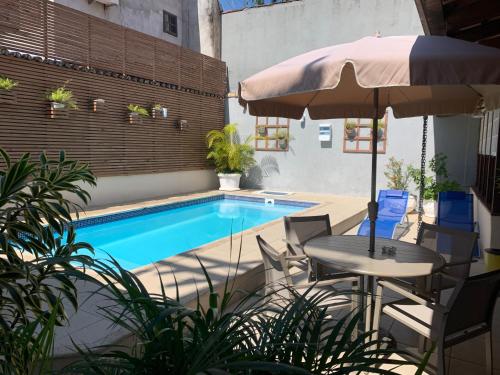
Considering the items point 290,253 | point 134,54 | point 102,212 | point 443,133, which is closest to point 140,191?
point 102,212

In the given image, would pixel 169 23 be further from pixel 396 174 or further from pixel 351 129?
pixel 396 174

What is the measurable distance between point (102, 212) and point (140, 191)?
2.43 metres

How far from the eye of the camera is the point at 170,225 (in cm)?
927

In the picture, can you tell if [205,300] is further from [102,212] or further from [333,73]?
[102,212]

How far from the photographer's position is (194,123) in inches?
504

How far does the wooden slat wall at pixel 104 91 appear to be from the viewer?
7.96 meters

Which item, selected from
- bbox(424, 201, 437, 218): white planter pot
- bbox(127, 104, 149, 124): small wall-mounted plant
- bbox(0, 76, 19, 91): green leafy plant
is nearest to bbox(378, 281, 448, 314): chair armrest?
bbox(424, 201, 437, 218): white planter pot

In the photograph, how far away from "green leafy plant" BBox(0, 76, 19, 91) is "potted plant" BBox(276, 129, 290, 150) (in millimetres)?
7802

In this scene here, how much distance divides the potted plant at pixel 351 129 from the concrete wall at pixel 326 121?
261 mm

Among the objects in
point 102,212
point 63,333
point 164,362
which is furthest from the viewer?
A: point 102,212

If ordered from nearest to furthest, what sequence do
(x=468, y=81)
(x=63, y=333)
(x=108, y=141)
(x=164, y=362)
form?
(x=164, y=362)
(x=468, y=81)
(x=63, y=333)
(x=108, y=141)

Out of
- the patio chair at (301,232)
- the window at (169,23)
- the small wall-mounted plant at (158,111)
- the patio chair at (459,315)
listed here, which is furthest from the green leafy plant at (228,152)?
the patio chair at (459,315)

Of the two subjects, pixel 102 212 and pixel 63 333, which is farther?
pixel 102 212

# # #

Rewrite all of the data above with "concrete wall" changed to "cement wall" and everything else unchanged. Omit the pictures.

Considering the items point 290,253 | point 134,54 | point 102,212 | point 443,133, which is closest to point 140,191?
point 102,212

In the given image, would pixel 169 23 be further from pixel 396 174 or further from pixel 351 129?
pixel 396 174

What is the measurable distance between point (102, 212) and point (140, 191)?
2.43 metres

How far from the eye of the camera is the point at 170,225 (in cm)?
927

In the picture, can you tell if [205,300] is further from [102,212] or further from [333,73]?
[102,212]

How far from the photographer's position is (194,123) in inches?
504

How far does the wooden slat wall at pixel 104 91 appear to be from the viewer?
7.96 meters

Which item, selected from
- bbox(424, 201, 437, 218): white planter pot
- bbox(127, 104, 149, 124): small wall-mounted plant
- bbox(0, 76, 19, 91): green leafy plant
is nearest to bbox(378, 281, 448, 314): chair armrest?
bbox(424, 201, 437, 218): white planter pot

In the photograph, how far away from "green leafy plant" BBox(0, 76, 19, 91) is "potted plant" BBox(276, 129, 290, 150) (in millimetres)?
7802

In this scene here, how much distance divides the potted plant at pixel 351 129 from the cement wall at pixel 326 121?
261 mm

Among the objects in
point 102,212
point 63,333
point 164,362
which is furthest from the viewer?
A: point 102,212

If ordered from nearest to furthest, what sequence do
(x=468, y=81)
(x=63, y=333)
(x=108, y=141)
(x=164, y=362)
form?
(x=164, y=362)
(x=468, y=81)
(x=63, y=333)
(x=108, y=141)

Out of
- the patio chair at (301,232)
- the window at (169,23)
- the small wall-mounted plant at (158,111)
- the patio chair at (459,315)
listed here, which is furthest from the green leafy plant at (228,152)?
the patio chair at (459,315)

Of the two subjects, pixel 102 212 and pixel 63 333, which is farther?
pixel 102 212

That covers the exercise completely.